Data:
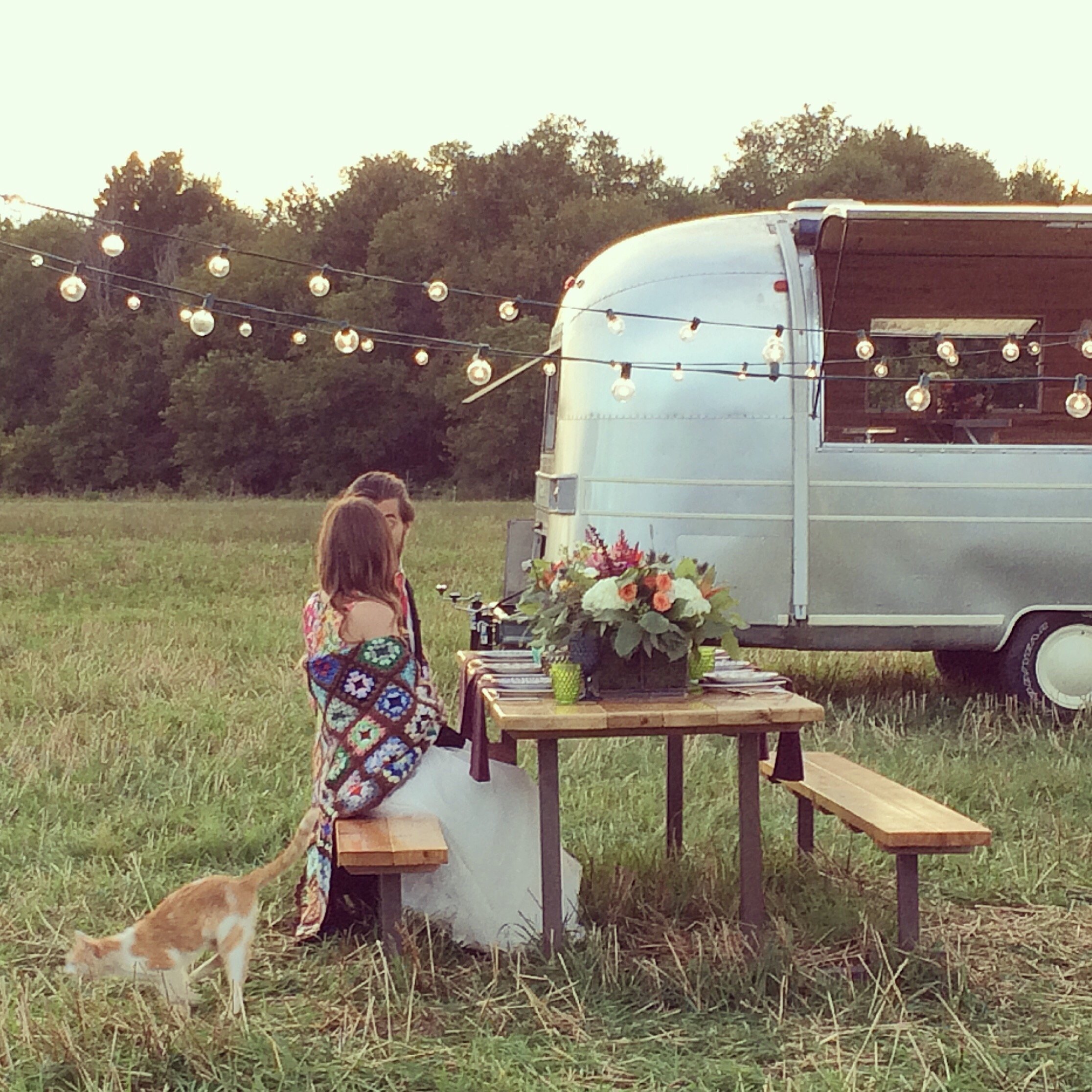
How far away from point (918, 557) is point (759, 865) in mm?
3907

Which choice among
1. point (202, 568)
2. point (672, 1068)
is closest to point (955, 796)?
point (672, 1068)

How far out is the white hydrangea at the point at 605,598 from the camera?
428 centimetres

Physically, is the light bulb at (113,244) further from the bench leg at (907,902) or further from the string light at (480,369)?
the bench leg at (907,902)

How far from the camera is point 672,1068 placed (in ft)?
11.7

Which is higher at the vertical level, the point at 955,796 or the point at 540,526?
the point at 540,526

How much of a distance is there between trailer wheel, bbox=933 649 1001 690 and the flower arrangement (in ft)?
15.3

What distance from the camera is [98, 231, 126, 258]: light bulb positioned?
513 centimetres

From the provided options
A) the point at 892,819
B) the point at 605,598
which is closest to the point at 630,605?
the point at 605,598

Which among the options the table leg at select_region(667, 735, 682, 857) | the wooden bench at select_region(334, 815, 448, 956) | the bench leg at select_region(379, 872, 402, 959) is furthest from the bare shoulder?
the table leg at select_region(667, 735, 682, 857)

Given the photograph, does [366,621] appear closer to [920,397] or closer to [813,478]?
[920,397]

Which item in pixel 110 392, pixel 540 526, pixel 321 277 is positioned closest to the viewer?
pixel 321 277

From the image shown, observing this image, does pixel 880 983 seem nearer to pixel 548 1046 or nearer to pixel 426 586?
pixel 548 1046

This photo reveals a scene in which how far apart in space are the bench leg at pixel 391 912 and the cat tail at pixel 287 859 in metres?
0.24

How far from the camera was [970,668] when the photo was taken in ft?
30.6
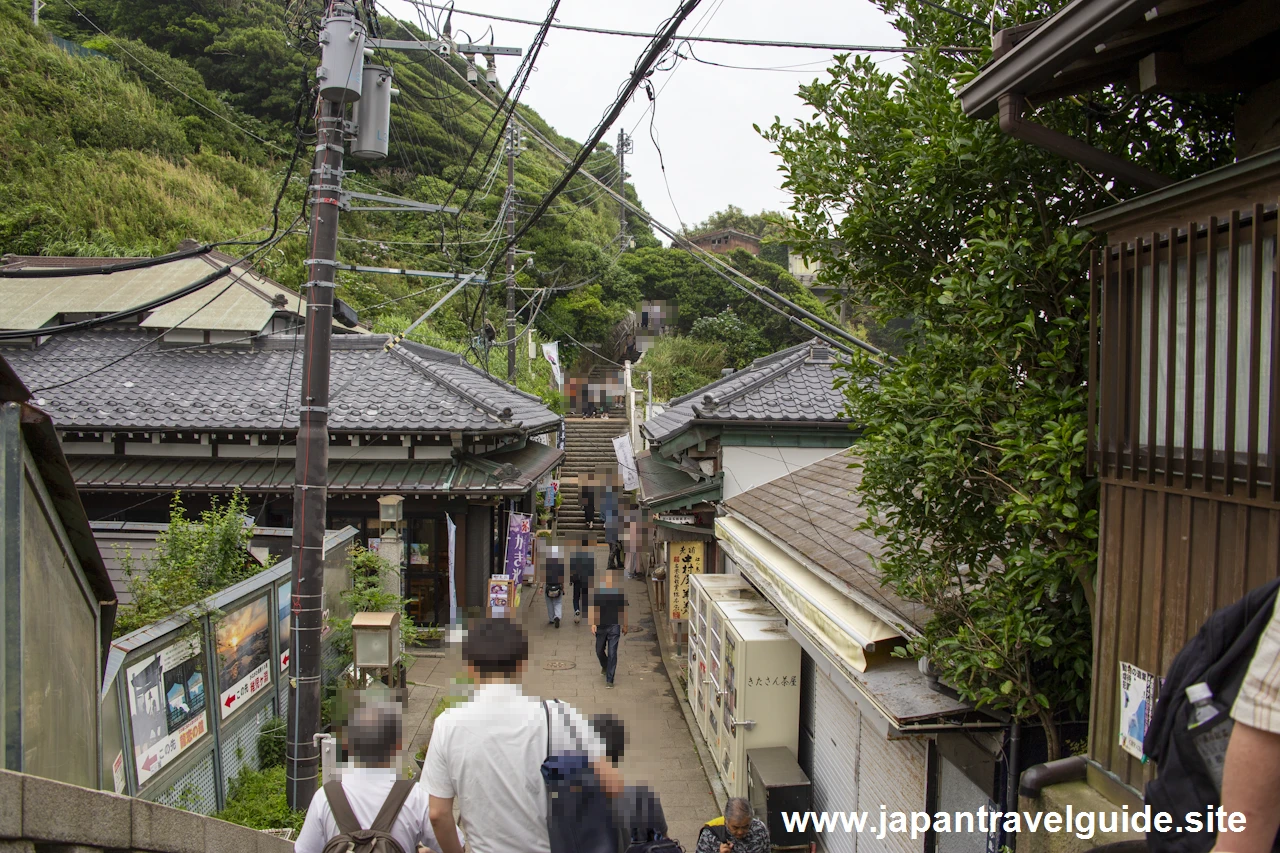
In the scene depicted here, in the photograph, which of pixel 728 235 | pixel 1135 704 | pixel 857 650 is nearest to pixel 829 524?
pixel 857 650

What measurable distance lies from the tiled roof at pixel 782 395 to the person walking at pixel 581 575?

* * *

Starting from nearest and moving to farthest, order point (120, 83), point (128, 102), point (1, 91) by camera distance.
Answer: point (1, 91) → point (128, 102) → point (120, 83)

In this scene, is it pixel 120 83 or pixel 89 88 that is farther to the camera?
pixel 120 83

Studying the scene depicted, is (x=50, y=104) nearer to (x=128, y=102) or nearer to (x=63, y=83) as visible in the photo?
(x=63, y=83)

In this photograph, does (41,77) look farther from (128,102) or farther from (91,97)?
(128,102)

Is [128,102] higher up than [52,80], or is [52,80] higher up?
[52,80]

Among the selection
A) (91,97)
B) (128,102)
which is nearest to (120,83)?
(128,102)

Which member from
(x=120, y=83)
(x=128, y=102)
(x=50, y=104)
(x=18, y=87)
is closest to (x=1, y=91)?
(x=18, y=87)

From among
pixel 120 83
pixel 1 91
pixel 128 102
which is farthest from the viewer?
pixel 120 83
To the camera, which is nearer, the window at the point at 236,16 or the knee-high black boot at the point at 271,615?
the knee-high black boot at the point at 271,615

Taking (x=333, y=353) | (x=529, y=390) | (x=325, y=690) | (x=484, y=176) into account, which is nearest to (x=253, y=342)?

Problem requirements:
From the records above, copy out each line that contains the word "What".

Exercise result:
What distance from the camera is [98, 231, 126, 258]: light bulb positioned?
What measurable distance lies from the tiled roof at pixel 782 395 to the person walking at pixel 581 575?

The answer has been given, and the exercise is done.